- **TAREFA A REALIZAR**: Continue o trecho sobre o Braille na legislação portuguesa, começando logo após a última frase.

===== TRECHO SELECIONADO =====

Aproximando-nos do campo da mais elementar cidadania, já vamos vendo na legislação portuguesa algumas referências ao uso do Braille como meio de sensibilização no capítulo das políticas públicas. É o caso da política pública antitabágica, a qual, como dispõe a Lei n.º 37/2007 no seu artigo 20.º, comete ao Estado o dever de realizar uma política pública de informação e prevenção do tabagismo, com recurso sempre que possível ao Braille.

===== DADOS FORNECIDOS =====

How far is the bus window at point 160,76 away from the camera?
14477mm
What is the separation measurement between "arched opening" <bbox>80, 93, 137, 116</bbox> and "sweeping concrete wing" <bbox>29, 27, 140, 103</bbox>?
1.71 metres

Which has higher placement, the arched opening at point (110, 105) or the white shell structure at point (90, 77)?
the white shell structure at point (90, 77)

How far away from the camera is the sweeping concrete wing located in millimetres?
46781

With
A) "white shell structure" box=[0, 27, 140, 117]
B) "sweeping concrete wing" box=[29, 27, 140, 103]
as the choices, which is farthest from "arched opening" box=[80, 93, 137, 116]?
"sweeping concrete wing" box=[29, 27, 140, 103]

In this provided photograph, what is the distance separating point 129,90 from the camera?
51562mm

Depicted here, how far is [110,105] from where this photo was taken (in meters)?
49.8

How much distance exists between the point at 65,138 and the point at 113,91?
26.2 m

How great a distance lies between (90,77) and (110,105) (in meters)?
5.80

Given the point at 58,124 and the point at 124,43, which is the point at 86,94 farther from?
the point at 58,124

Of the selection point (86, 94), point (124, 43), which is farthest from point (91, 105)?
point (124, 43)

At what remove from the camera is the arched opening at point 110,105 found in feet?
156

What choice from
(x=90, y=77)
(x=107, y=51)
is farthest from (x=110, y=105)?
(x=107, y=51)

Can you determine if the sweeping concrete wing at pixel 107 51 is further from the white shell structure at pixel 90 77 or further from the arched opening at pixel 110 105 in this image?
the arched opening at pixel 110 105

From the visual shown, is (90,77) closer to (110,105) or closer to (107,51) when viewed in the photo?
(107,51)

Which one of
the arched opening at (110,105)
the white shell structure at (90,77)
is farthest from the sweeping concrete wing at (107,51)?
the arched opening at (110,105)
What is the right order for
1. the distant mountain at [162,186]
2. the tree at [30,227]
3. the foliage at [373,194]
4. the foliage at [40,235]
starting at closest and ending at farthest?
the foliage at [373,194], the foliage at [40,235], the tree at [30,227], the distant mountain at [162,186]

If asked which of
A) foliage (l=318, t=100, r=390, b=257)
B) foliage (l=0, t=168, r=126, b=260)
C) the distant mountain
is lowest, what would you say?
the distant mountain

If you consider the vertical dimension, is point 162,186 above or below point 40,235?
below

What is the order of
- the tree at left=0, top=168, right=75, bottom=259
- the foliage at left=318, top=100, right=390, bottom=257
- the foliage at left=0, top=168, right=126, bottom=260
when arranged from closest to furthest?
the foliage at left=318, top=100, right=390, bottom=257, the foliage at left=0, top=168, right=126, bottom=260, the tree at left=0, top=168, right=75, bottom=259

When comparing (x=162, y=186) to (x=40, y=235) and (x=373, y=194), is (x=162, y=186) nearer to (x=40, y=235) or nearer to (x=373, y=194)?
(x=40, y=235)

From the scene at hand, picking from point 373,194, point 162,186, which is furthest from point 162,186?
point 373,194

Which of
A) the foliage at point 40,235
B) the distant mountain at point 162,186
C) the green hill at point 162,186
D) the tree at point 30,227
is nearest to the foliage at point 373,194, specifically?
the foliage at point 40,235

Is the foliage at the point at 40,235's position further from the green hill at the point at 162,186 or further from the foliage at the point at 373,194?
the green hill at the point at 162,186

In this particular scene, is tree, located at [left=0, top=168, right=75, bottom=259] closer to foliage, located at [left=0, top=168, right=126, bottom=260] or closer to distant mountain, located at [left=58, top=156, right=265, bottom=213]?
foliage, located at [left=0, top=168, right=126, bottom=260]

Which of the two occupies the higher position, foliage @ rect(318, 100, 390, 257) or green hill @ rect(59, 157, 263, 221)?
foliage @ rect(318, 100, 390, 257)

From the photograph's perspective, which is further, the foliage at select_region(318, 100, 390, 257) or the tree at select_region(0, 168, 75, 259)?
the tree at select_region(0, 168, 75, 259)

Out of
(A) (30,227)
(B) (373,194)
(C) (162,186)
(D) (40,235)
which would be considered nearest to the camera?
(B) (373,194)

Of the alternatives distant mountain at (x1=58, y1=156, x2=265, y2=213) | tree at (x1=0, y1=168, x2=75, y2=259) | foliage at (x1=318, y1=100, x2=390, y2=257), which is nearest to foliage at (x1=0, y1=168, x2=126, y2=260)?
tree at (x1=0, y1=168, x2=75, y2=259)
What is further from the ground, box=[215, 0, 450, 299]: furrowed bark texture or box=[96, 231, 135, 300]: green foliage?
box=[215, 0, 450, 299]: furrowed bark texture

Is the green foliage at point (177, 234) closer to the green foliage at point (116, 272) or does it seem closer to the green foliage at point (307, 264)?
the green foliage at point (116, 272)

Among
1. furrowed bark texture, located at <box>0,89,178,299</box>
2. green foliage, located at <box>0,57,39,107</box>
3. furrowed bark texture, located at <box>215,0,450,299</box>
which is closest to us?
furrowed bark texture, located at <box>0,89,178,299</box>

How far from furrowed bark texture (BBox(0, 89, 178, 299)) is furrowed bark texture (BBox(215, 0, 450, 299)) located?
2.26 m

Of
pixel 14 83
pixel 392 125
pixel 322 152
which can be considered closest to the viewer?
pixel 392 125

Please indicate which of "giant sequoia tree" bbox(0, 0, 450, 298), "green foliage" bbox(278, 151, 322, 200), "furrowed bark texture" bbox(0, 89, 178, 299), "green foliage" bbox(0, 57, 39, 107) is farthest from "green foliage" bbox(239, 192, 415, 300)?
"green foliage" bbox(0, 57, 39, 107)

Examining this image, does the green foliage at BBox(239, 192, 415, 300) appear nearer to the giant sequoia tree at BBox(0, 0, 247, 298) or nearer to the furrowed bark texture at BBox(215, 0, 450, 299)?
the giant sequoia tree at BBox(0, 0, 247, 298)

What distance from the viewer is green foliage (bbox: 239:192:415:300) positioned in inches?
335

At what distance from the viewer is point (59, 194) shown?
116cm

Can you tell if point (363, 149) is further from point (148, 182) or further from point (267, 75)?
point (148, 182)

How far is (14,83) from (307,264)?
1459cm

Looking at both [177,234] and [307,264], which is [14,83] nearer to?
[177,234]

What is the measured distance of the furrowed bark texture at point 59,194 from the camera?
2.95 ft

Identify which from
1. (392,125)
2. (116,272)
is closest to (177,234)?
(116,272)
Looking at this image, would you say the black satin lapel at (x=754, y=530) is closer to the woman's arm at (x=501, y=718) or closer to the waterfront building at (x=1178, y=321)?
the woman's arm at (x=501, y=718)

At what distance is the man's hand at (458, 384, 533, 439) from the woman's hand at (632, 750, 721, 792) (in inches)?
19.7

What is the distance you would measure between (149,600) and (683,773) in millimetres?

=====

- **ESPAÇO DE RESPOSTA**:
Por fim, os mais elementares direitos de cidadania também despertaram, ainda que tardiamente, para o Braille. Longe de estar ainda concretizado o direito geral a votar com recurso a uma matriz Braille, o que sem dúvida potenciará muito a autonomia das pessoas com deficiência visual, tal direito encontra-se já previsto para as votações nos referendos regionais promovidos na Região Autónoma dos Açores. Com efeito, ao abordar o modo como vota cada eleitor, o n.º 4 do artigo 115.º da Lei Orgânica n.º 2/2015, relativa aos referendos naquela região autónoma, estipula que sempre que o leitor requerer uma matriz do voto em Braille, esta ser-lhe-á entregue sobreposta ao boletim de voto, para que o eleitor possa proceder à sua leitura e expressar o seu voto, o que será feito com o preenchimento da cruz recortada no quadrado da lista correspondente à sua opção de voto – no caso do referendo, as cruzes serão apenas “sim” e “não”, por regra. Tudo isto poderá sempre ser melhorado, até porque, como dispõe o n.º 2 do artigo 9.º da Lei n.º 43/90, desde a revisão operada pela Lei n.º 45/2007, qualquer cidadão pode elaborar petições à Assembleia da República em Braille.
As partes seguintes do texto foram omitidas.